I’ve been noticing more and more movie themes, mostly from east asian ultra-techno nations, that deal with cellphone addiction themes in an interesting way. Things like the pain caused by bad reception, or the mental disturbance at the loss of a cellphone. in a Ji-woon Kim ‘memories’ a woman wakes up in the street, her cellphone broken, her memory gone. What seems like a simplistic 21st century movie plot, ends up as a ghost story. Society is slowly becoming engulfed in reactions to these things, and time is developing emotional circuitry around them, interacting with them and with eachother through them.
These days you can feel the spread of cellphone phenomena around you, on the street, in the park, at the bar or the store. There is a diminishing class of people who dont have them, and they are notably disconnected from reality, in more ways than one. San Francisco, probably a little more so than other cities, has that special touch to it, where the only thing separating the crackheads from the yuppies walking down the street talking to themselves is the bluetooth light shining against their temples. can you get more eerie than that? I though I should take some footage of both social classes of street mumbling and mix them together till you cant tell them apart.
Finally, it has occurred to me that I too have a breaking point, I too have a price. What would it take for me to give in and get one of those devilish things? what can make me want to be available to the world at any time? to risk my health, if not physically, then for sure mentally, all for the sake of fitting in, of being connected. And that brings us to the very reason I hate the damn things, the social norm, the trend. It is the unstoppable wave of consumption that makes me uncomfortable. You dont choose to have one, it is forced down your throat coated with adds and peer pressure. If you want to survive in this reality, you HAVE to have one.

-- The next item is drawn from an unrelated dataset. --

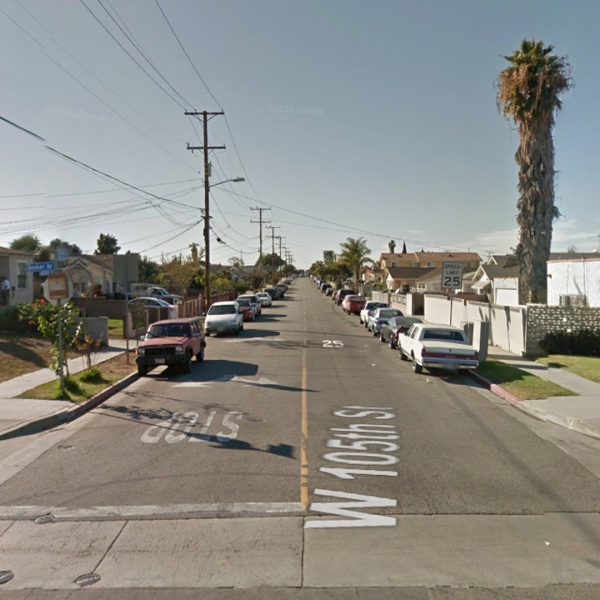 The 1600 block of West 105th Street in Westmont, as pictured in a Google Street View image.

Cellphones have surpassed and eclipsed phone lines, they have decimated the alarm clock market and working their way up to being music players, still cameras, video cameras. Things that were digitally in the computer domain. Some phones can go online, some phones can link through a wireless network, or link your computer to the web through the phone network. Slowly the phone network and the web are converging. From driving directions to entertainment picks, they are taking information access to a new level, they are doing to the laptop what the laptop did to the desktop just a few years ago, and they are doing to humanity what computers weren’t able to do for half a century. Which is, to turn it on. Having access to any piece of information and to any person at all times is equateable to a hallucinogen opening the floodgates of seratonin in the brain, embarking the whole species on a crazy trip. And when that time arrives, when we can choose to experience anything, from the most terrifying of sci-fi apocalyptic horror film, to the most blissful green technology heaven on earth, no one human would be able to change independently. Dependency would peak along with connectivity, there would be no other way to exist. To disconnect from the network, from the species, would be to die. To wake up and find your cellphone broken, like that girl in the movie, you might as well be a ghost.